### BRIEF 1
List the commands that the passage on the Standard File Dialog says have no equivalent in the Lisa Office System.
### BRIEF 2
According to the passage on the Standard File Dialog, which release brought the hierarchical file system, and in what year?

--- START PAGE ---

It’s worth mentioning than none of this was inherited from the Lisa user interface. There is no equivalent of New, Open or Save As in the Lisa Office System. The Lisa desktop never goes away, so new documents can always be opened from the desktop. And new documents are created on the desktop too, by instantiation from a stationary document and opening it. If a new document is to be made by editing an old one, that new document is made on the desktop, by duplicating the old file. Lisa users never experienced the Standard File Dialog.
Then Things Got Complicated
The advent of the hierarchical file system with the release of the Mac Plus in 1986 created problems for the Standard File Dialog. There was still a need to change disks, so the Drive button had to stay, and there was a need to eject disks to make room for others in the disk drive, so the right hand side of the dialog could stay about the same. However, now the scrolling list of files on a disk was inadequate. Files were contained in real directories (not just cosmetic folders) so the path to a file could not be described simply by a volume number and a name, but by a volume number, a hierarchy of directories, and a file name. To solve this, the Standard File Dialog file list became the thing that Apple user interface designers had warned programmers to avoid, a system of nested menus.
What's Wrong With Nested Menus?
Nothing, if you can see the entire hierarchy at the same time. For example, hierarchical menus in the menu bar are fine, so long as they don't get too deeply nested. As you work your way through the hierarchy of menus, all the previous menus are visible, and you can always look back along the hierarchy and see the other choices you could have taken. To design a set of menus like that, you have to know ahead of time how deep it will go and about how many items there will be in each menu, to keep it from getting out of hand. With the hierarchical file system, there was no way of knowing that. The user could put as many directories as he wanted on a disk, especially on one of the new SCSI external hard disks, and there could be an almost unlimited number of files in each directory. Now the Standard File Dialog looked like this:
You are looking at a long list of files, and you can see only a small proportion of them at one time. They are inside a directory called CIncludes, which is inside a directory called Interfaces. You can't see what other directories are in Interfaces. The only directions you can go are up (to the enclosing directory) or down (to a subdirectory you can see in the list). If the file you are looking for is in another directory within Interfaces (for example in AIncludes or RIncludes), you don't know that unless you just know it, or if you go exploring. You can use this menu to go up to Includes, then back down to AIncludes, and search the (long) list of files that are in there. Likewise with enclosing directory MPW and Programming. If this sounds like the classic game Adventure but without the keys or shiny brass lamp or hatchet-wielding dwarfs or any of the other fun parts, you're pretty much right. The only solution to this is a well-organized tree of directories and a good memory. The Standard File Dialog could be even worse if you wanted to write a file. What is the right directory for that file, and where is that directory in the tree? If you didn't remember the structure of your directory tree very well, a search for the right directory using the single list and popup menu of the Standard File Dialog was going to be slow going. And if you wanted to make a new directory to put your file in, well, you just can't get there from here. You'll have to put it somewhere else temporarily and quit the program, go back to the Finder, make the directory, and move your file to the place it belongs.

--- END PAGE ---
--- START STORED ROWS ---

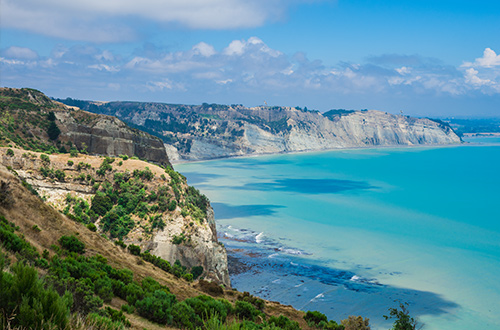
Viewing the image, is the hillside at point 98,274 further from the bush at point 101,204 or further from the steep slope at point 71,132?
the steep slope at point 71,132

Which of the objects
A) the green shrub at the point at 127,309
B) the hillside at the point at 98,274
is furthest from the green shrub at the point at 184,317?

--- END STORED ROWS ---
--- START STORED ROWS ---

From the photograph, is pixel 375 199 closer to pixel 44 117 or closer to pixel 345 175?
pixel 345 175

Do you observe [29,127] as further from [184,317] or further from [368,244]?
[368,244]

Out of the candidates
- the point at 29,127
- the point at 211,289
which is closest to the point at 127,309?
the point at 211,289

--- END STORED ROWS ---
--- START STORED ROWS ---

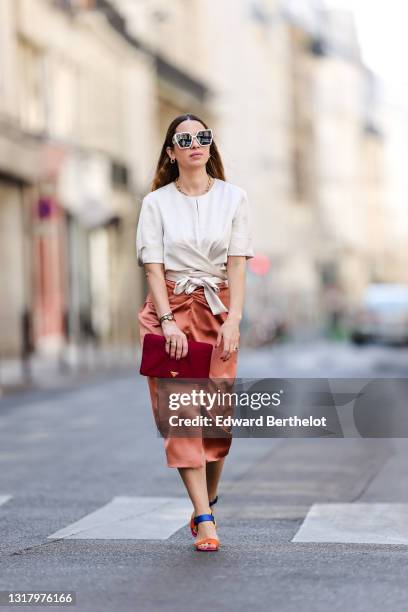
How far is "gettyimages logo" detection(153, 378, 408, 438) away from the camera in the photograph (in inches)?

--- END STORED ROWS ---

### FINAL RESULT 1
New, Open, Save As

### FINAL RESULT 2
The Mac Plus, in 1986.